I’m somebody now! No, not really the phone book, but a nod to Steve Martin from the Jerk.
I got just as excited as Navan Johnson, though, when my membership card from the Lower East Side Tenement Museum in Manhattan came last week. The quote is my favorite go to when I see my name in print. I said it when I saw my badge from the Ohio History Connection regional meeting I attended in March. Somehow it makes me feel real. It gives me some cred with other professionals. It lets visitors to Findlay Market understand that I really know what I’m talking about when I lead historic tours there.
So, Manhattan, yes! That’s the next adventure for Gigi-a-Gogo. I’m trying hard to remain calm and not spend hours on the web looking at maps of Mid-Town and the Lower East Side, figuring out how many things I can see in the few days I’ll be there. I’m going to attend a conference given by the Project for Public Spaces called “How to Create Successful Public Markets” in partial completion of my Applications I class. I also have 5 tours booked at the Tenement Museum and a docent lead tour of Grand Central Station. Get ready for lots of pictures on Instagram and daily posts detailing the excitement of my first time in NYC.
The conference is two days and will be lead by three experienced market builders. One, David O’Neil, is the former General Manager of the Reading Terminal Market in Philadelphia. Being the market groupie I am, I can’t wait bask in the glow of all this historic market bliss. I’m hoping to have some time to connect with Mr. O’Neil to speak with him about his ideas for keeping the wave of urban market popularity alive. I’ve visited the Reading Terminal Market several times. It’s sits beneath where the old terminal train sheds were located in downtown Philadelphia and has been in operation since 1892. It’s a huge indoor space filled with more than 75 vendors selling everything from fresh fish to handmade Amish doughnuts. I’m hopeful I will be able to get back there on one of my long-weekend market jaunts within the next year.
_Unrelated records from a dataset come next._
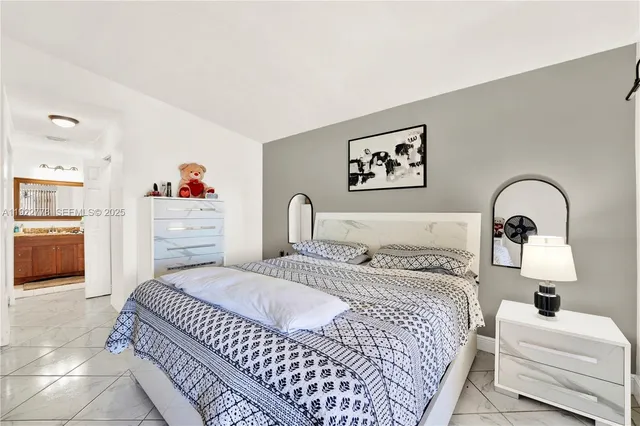 a bedroom with a bed and a view of kitchen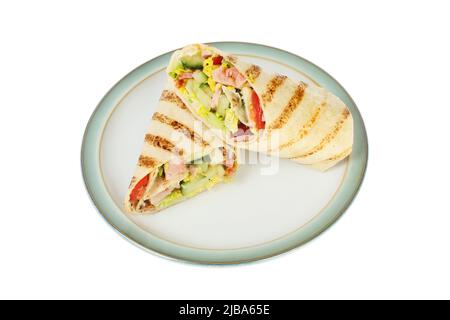 Zwei gegrillte Tortilla mit Speck, Salat und Tomaten umhüllt einen Teller, der gegen Weiß isoliert ist Stockfoto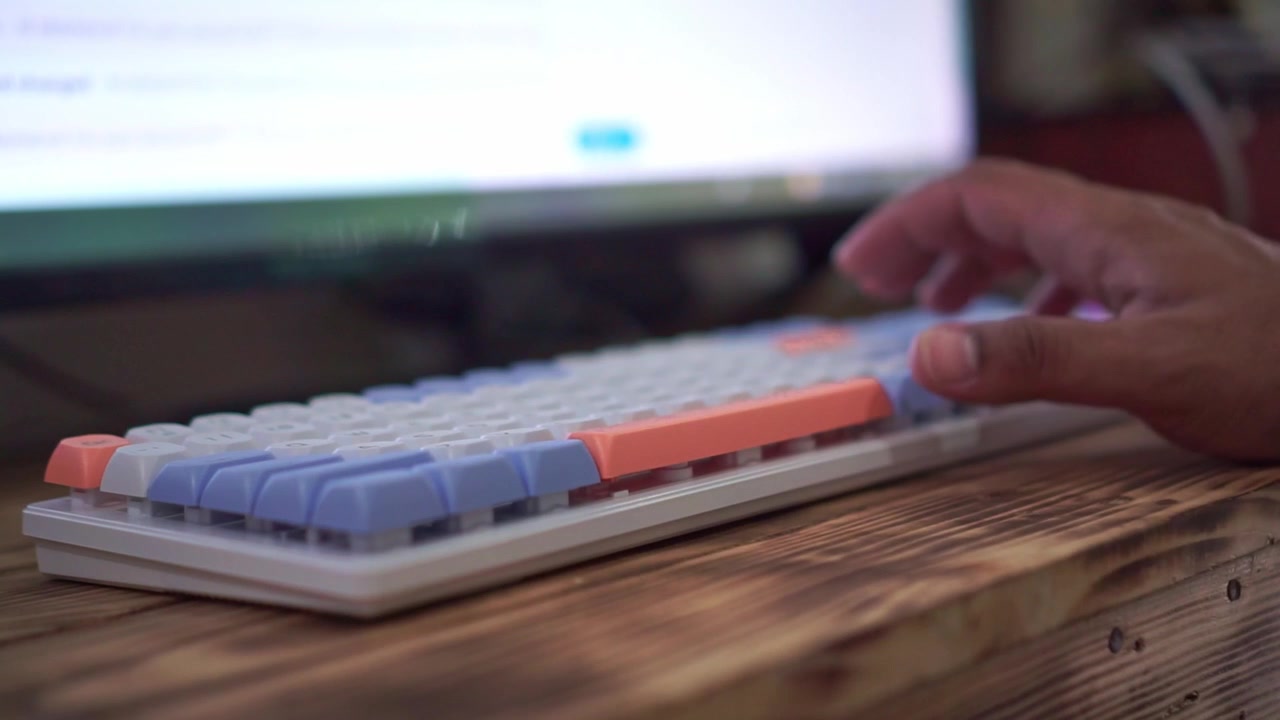 hands typing on mechanical keyboard, blurred computer screen background, work and technology typing concept.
Quick side trip to Philly, back to New York…I’ve had so many recommendations from friends on where to go and what to see. The time I’m spending at the Tenement Museum and Grand Central will add to my arsenal of information about how communities function and how shared public places enable residents to form attachments to place. Think about it. Your block, your school, the park you snuck a smoke in when you were 13 all help to give a definition and sense of self. Imagine how different your life would be if these places were not there when you were growing up. As I am beginning to dig in to my thesis study I am continually amazed to find so many things that contribute to form who we are, what triggers memories of past events, and the attachment that binds it all together. Open, public places need to be prominent in all city plans to give future generations a chance to create that connectedness to place.
Lots of squee* in my life right now. Less than three week until blast-off, not sure I can stand it.
*The sound I make when there’s so much excitement I don’t know what else to do.